Written tasks:
A: Name every character the article on Roxanne McKee says she has played.
B: Proceed with the article on Roxanne McKee, picking up after its final sentence.

Reading passage:
-- Begin --

Roxanne McKee (born 10 August 1980) is a British actress and model. She is best known for playing Louise Summers in the British soap opera Hollyoaks (2005–2008), Lou Foster in the British drama series Lip Service (2010), Doreah in the American fantasy drama series Game of Thrones (2011–2012) and Lady Claire Riesen in the American apocalyptic supernatural series Dominion (2014–2015). She has also starred in films including Wrong Turn 5: Bloodlines (2012), Vendetta (2013) and The Legend of Hercules (2014).

Early life and education
McKee was born in Canada to Irish parents and completed a BA degree in Social Policy & Political Studies at Royal Holloway, University of London in 2005.

Career

Hollyoaks
McKee auditioned for the role of Hollyoaks character Louise Summers in 2004 as part of Hollyoaks: On the Pull, a nationwide search to find a new actor. After being chosen from over 35,000 applicants, McKee began portraying Louise, who was introduced by series producer David Hanson in 2005.

-- End --

Given records:
-- Begin --

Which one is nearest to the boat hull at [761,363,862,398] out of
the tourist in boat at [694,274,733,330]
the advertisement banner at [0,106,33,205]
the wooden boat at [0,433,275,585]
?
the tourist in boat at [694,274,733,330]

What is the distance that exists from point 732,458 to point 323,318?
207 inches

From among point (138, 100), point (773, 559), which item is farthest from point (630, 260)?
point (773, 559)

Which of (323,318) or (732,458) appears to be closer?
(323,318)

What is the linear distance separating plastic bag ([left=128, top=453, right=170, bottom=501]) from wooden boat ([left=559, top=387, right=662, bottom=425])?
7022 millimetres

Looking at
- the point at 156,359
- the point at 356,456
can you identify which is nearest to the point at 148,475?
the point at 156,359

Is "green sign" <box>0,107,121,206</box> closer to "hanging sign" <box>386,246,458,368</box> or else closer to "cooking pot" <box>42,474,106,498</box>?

-- End --

Task results:
A: Louise Summers, Lou Foster, Doreah, Lady Claire Riesen

B:
In 2008, McKee hinted at a possible exit for her character, despite refusing claims that she wanted to leave. She told Look magazine: "I'm not going to be there forever. I don't mind the long hours but I'll have been doing that for four years in October when my contract ends." After her contract ended in October 2008, McKee decided to leave the show in order to focus on other projects, mainly theatre. Several months after her final on-screen appearance, tabloid newspapers began to speculate that McKee would reprise the role to coincide with the exit of Jamie Lomas's character, Warren. McKee had previously told Digital Spy: "Well, Louise might not be dead! That's the exciting twist in the future....On screen, you'll feel like she's dead but depending on me and whether I want to come back for an episode in March — I might be back. I filmed an extra scene showing that I'm still alive. There are flashbacks which show me being killed, but then there's a flashback which viewers won't see for a while, that will be used if I choose to come back for the episode. I kind of want to come back and finish off Louise's storyline, but at the moment, I might be doing something else. It would be really good, though — I'd be going back to kill a few people off."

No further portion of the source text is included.